Both sides in Macdonald's murder trial have now said all they will say to the jury, after defence lawyer Greg King wrapped up his closing statement in the High Court at Wellington yesterday.

Mr King urged jurors to divorce the case from emotion, saying that if they look at the cold, hard evidence then the Crown case fails. "What happened was a tragedy and should not have happened, but this mystery is not solved. Much more work is required," he said. "One day, hopefully it will be, but it is not today."

Mr King acknowledged Macdonald's history of crimes against his brother-in-law, which included the burning down of an old farmhouse on Mr Guy's property in late 2008 and the vandalism of his house in early 2009.

"Some really stupid, cowardly and gutless crimes occurred, but they occurred against property – don't lose sight of that."

Mr King put it to the jurors that if Macdonald really wanted Mr Guy out of the picture he would have made his death look like a farm accident in order to spare his family the agony of not knowing who the killer was.

___

● Prompt 1: In the listing below, locate every line that contains the string "centimetres" and copy each one. Case counts.

Records from a data collection

___

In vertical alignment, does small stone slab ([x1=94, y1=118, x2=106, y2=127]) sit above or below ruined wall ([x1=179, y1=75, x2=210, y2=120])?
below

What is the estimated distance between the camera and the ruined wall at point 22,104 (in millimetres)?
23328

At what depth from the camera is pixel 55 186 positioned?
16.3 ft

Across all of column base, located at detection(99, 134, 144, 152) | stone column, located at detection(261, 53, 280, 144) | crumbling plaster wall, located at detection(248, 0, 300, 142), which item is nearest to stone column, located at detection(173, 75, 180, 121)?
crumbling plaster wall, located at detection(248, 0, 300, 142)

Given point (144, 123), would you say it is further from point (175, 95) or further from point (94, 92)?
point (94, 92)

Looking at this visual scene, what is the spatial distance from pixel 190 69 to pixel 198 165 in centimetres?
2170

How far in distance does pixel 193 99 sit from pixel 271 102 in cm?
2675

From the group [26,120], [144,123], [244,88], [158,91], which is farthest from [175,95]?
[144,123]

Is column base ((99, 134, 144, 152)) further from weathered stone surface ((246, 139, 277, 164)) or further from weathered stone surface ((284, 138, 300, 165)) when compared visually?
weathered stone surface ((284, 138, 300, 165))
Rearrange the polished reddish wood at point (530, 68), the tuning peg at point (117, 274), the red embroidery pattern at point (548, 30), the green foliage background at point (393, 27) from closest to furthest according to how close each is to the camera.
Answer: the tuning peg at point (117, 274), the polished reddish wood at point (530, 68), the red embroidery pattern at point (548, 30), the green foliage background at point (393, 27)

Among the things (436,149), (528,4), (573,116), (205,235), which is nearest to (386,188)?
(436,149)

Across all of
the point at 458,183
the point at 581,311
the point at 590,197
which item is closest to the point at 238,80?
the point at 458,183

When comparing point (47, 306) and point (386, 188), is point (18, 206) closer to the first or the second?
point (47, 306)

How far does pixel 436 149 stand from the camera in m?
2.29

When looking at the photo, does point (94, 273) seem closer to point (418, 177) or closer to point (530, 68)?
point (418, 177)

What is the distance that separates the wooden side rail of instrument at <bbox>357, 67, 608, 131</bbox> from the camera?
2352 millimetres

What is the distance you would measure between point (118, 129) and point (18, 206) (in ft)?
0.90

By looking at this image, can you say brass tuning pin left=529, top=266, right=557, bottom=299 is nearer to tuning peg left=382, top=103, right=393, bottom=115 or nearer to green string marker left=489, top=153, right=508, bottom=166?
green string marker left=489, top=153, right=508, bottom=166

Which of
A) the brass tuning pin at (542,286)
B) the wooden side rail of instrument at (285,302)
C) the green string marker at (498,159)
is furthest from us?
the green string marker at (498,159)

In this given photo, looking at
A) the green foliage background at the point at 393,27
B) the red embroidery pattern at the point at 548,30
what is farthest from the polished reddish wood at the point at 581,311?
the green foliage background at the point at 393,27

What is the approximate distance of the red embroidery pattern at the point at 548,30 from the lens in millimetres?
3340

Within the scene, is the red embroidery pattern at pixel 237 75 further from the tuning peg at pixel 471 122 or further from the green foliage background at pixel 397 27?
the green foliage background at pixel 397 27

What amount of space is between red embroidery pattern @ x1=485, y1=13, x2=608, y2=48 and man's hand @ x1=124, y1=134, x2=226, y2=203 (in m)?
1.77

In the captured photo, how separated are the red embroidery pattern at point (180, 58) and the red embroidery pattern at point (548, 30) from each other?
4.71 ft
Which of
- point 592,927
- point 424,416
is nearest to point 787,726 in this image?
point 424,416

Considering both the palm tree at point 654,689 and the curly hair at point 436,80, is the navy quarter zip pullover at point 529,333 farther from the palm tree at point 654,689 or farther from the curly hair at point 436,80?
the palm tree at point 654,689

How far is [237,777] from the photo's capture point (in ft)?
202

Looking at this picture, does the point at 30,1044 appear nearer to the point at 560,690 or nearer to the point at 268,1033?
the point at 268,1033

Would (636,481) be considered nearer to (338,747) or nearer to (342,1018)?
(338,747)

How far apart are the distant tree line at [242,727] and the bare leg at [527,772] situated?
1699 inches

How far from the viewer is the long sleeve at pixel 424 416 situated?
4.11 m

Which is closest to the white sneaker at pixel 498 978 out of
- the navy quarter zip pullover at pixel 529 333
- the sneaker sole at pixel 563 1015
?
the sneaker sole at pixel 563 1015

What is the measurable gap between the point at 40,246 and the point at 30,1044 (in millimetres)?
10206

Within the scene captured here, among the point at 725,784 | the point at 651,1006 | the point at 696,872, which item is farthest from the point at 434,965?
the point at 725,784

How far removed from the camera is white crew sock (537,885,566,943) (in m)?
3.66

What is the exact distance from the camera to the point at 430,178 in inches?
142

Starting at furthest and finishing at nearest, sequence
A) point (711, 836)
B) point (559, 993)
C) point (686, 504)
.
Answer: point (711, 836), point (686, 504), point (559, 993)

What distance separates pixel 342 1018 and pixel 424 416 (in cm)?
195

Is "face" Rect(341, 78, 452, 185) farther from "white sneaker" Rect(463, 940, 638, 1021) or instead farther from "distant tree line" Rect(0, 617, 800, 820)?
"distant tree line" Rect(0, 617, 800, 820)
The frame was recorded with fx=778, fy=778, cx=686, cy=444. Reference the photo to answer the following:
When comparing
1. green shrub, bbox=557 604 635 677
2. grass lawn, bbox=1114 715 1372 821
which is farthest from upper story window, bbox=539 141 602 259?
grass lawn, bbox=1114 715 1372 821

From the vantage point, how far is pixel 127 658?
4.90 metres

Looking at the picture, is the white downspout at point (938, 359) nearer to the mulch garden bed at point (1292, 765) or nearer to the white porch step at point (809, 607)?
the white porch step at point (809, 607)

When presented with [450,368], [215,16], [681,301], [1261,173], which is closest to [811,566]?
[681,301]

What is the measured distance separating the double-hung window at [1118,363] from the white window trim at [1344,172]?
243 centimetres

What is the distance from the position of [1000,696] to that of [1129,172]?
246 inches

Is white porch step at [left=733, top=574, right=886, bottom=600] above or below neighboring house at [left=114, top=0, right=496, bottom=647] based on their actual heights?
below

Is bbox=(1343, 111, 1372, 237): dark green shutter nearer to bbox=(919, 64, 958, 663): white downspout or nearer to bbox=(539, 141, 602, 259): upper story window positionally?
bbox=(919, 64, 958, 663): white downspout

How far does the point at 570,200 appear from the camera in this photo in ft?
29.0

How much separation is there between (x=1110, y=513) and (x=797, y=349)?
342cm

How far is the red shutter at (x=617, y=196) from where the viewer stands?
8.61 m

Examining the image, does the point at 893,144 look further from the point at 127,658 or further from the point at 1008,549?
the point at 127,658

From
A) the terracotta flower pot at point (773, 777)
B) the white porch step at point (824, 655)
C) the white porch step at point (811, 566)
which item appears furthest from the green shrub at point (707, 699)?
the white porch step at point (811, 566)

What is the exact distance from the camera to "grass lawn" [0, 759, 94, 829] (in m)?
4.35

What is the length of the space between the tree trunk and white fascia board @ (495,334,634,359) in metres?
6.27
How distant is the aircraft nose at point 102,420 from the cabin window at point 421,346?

___

● Prompt 2: According to the court report, what did Macdonald burn down on Mr Guy's property in late 2008?

● Written reply 1:
Looking at this visual scene, what is the spatial distance from pixel 190 69 to pixel 198 165 in centimetres?
243 centimetres

● Written reply 2: An old farmhouse.